# Miracle Care Kwik Stop Styptic Powder



## loveschnauzer (Oct 29, 2013)

Bought the 0.5 oz online and the jar is not full, is that normal?
It's like, half full/half empty? It looks like half is missing lol 

Not sure if I should return it


----------



## Kayota (Aug 14, 2009)

I wouldn't bother with it, I use flour and it does as well if not better without causing any pain.


----------



## loveschnauzer (Oct 29, 2013)

Oooh
Going to return it, that's good to know.
Thank you!


----------



## Kayota (Aug 14, 2009)

idk if that stuff is the same but I know styptic powder can REALLY sting on those sensitive nails. I quick roxie a lot because she struggles and fights me so I had to learn fast what to use and flour has been the best option. I keep a bowl of it on the counter for that purpose (and the rest in the freezer because I have a grain beetle problem lol).


----------



## loveschnauzer (Oct 29, 2013)

I have only recently started trimming my dog's nails, haven't cut the quick...yet...
Thanks for the tip/information Kayota, learning some new stuff here


----------



## Hambonez (Mar 17, 2012)

Those jars are never full, that I've seen. Probably something to do with the likelihood of spilling it when dealing with a squirming, bleeding dog.

....

WRITTEN TASKS →
1: In the styptic powder thread, why does Kayota recommend flour instead of the powder? Answer in one to three sentences.
2: Carry on the styptic powder thread from the point where it stops.

....

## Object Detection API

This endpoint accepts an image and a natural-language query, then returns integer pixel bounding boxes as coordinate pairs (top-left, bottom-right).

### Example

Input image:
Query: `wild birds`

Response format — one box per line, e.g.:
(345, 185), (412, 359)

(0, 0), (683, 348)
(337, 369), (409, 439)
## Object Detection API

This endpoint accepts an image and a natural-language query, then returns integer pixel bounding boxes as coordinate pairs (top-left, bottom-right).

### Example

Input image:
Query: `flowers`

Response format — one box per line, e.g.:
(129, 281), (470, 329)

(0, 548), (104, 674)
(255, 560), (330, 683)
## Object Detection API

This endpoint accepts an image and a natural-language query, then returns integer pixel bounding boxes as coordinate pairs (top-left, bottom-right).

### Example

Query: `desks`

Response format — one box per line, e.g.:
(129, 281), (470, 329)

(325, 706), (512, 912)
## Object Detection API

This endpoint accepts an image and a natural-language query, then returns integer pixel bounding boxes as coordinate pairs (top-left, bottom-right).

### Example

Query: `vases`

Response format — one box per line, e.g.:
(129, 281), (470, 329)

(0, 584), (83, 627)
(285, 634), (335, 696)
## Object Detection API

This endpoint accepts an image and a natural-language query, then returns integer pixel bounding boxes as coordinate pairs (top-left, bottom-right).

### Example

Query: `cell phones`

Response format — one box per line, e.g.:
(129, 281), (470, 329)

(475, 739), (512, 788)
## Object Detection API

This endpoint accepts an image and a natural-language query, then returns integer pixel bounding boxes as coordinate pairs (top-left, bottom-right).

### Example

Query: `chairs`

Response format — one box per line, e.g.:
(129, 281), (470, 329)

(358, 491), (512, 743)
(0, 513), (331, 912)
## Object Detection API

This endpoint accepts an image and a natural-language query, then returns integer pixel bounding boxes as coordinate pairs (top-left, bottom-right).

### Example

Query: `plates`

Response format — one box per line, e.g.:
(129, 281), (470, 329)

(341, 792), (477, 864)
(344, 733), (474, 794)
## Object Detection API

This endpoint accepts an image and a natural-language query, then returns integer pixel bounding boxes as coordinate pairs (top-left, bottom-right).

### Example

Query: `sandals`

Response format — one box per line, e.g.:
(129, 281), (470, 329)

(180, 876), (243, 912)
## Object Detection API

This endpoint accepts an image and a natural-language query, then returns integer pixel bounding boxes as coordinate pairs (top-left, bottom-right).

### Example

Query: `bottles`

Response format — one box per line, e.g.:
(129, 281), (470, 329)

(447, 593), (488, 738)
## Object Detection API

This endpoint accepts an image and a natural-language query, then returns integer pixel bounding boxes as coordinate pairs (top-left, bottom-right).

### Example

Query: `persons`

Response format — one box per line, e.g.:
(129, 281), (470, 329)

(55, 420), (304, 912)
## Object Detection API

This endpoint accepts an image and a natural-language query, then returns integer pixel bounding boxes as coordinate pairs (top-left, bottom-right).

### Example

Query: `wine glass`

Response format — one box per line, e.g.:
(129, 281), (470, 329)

....

RESULTS BY TASK →
1: Kayota says flour stops the bleeding as well as styptic powder, if not better, and does it without causing any pain. Styptic powder, Kayota notes, can really sting sensitive nails.

2:
----------



## samshine (Mar 11, 2011)

I agree, they are not supposed to be full. If it was you'd spill half of it the first time you used it.


----------



## loveschnauzer (Oct 29, 2013)

Oh, yeah that makes sense... "squirming, bleeding dog" LOL sorry...

Why is it recommended if it stings?


----------



## KodiBarracuda (Jul 4, 2011)

Ironic time for this thread, I JUST quicked Maisy tonight, on the SAME back toe I quicked her on a week ago! Beyond frustrating, all the other toes are fine, but that one just... ugh. I used baking soda last time and baking powder this time. I pretty much use the first non-colored powder substance (that isn't a sugar) I come across. I would use flour in a pinch too, but baking powder seemed to take care of it much faster than baking soda did, but maybe that's because I had experience this time around.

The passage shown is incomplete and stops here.